--- Reading passage ---

President Muhammadu Buhari

In modern liberal democracies one constant and irreducible moral minimum is the supervening locutions of “reason” and republican equation in the recrudescence of power, governance and policy making. This is seen in the rise and fall of empires, monarchies and democracies alike, which is more often caused by the between the governed and the governors. President Muhammadu Buhari affirmed this liberal and republican ethos when he said, on the heel of his overwhelming election in 2015 that, “I belong to nobody and I belong to all.” This was a message aimed at redeeming the battered hope of the citizenry who desired change and relished the candle of political participation and economic rejuvenation. The light in the tunnel seems to have eclipsed though. Boko Haram religious extremism, Niger Delta insurgency, Biafran agitation, herdsman carnage, kidnapping, robbery, economic recession, hunger in the land, oil prices volatility of foreign exchange rate, budget deficit, foreign reserve depletion, unemployment, low productivity and corruption seem to have set the supposedly era of change drifting, confounding all.

In the face of an overwhelming danger to peace and stability of Nigeria, only “reason” and higher republican consciousness embedded in the virtues of sagacity, patriotism, nationalism and neutrality on the part of the president and the governors can forestall imminent collapse of the state. The President must of necessity be a President of Nigeria, standing on a high moral ground above mediocre ethnic and tribal cleavages to answer his call as the shepherd of diverse people, religions and cultures of Nigeria. His victory at the polls last year is both a cultural and political mandate. It is from this anthropological fulcrum that Mr. President can marshal a synergy among interconnected nationalities and problems besieging his mandate. What Mr. President urgently needs now is therefore, a clear and predictable definition and articulation of these problems.

The background of these threats to the Nigerian state is corruption which is caused by “unreason”, political manipulation, religious bigotry, ethnicism, tribalism, militancy, extremism and marginalisation. Corruption herein defined is an omnibus concept, systemic in nature and transcends financial profligacy to even how the leaders make their choices with regard to whether such diminishes or strengthens institutions and promotes the greatest happiness of the greatest number of people. The presupposition here is that the leaders, and not only the president, must be above board morally to be able to embark on any meaningful crusade against systemic corruption which sustains financial unaccountability. He who goes to equity goes with clean hands; he who fights corruption of any kind must be morally, politically and spiritually corruption free. Only then can he be fair and free to all including the Igbo, the Ijaws, the Idoma, the Yoruba, the Hausa, the Fulanis, the Edo, the Efik and so on. Otherwise, the leader is an ethnic or tribal leader imposing himself on those tribes. Nigerian national identity is cultural amity of all the ethnic nationalities without which there will be no Nigeria; this cultural amalgam is supposed to be sacrosanct and deserves the honour and respect of any leader in Nigeria without which corruption cannot be meaningfully fought. This is the essence of the Republican Constitution.

---

# [Work to do]
1. List every ethnic nationality that the text on President Muhammadu Buhari names in the sentence beginning "Only then can he be fair and free to all."
2. Pick up the text on President Muhammadu Buhari after its last sentence and write the next paragraph.

--- Supplied material ---

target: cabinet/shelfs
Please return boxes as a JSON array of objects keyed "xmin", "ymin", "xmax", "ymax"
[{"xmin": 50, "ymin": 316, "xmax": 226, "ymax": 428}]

---

# [Outputs for the tasks]
1. Igbo, Ijaws, Idoma, Yoruba, Hausa, Fulanis, Edo, Efik

2.
A good definition of corruption would help lay a solid foundation for Nigerian nation-building. The nomenclature popularly referred to as “restructuring” or “true federalism” is simply an advocacy for a redefinition of Nigeria. This unfortunately is a result of bad leadership. It is therefore far from being accidental the entrance of “negotiability” of the nation-state, “restructuring”, “true federalism”, “constitutional review”, “national conference” “fiscal federalism” and so on into Nigeria’s political language. Certainly, a political and cultural redemption will give birth to a new order.

The role of reason in cultural and political engineering is the rationality behind the classical domino of “government of the people by the people and for the people”, the “social contract” and above all the Hegelian absolute spirit represented by the state, the sovereign who by the consent of the people is under obligation to provide the common good within and not without republican equation.

If the common good of Nigerian citizens is put as priority of the governments, would “restructuring” and “true federalism” sublimate in national discourse? The constant sommersaults and hiccups in many states in the world, but especially in Nigeria is evidence that ours is not a common cultural heritage, that the modus-operandi of providing common good differ from people to people and above all, that “reason” is yet to be appropriated as the arbiter in the conflict of opposites in human affairs and history.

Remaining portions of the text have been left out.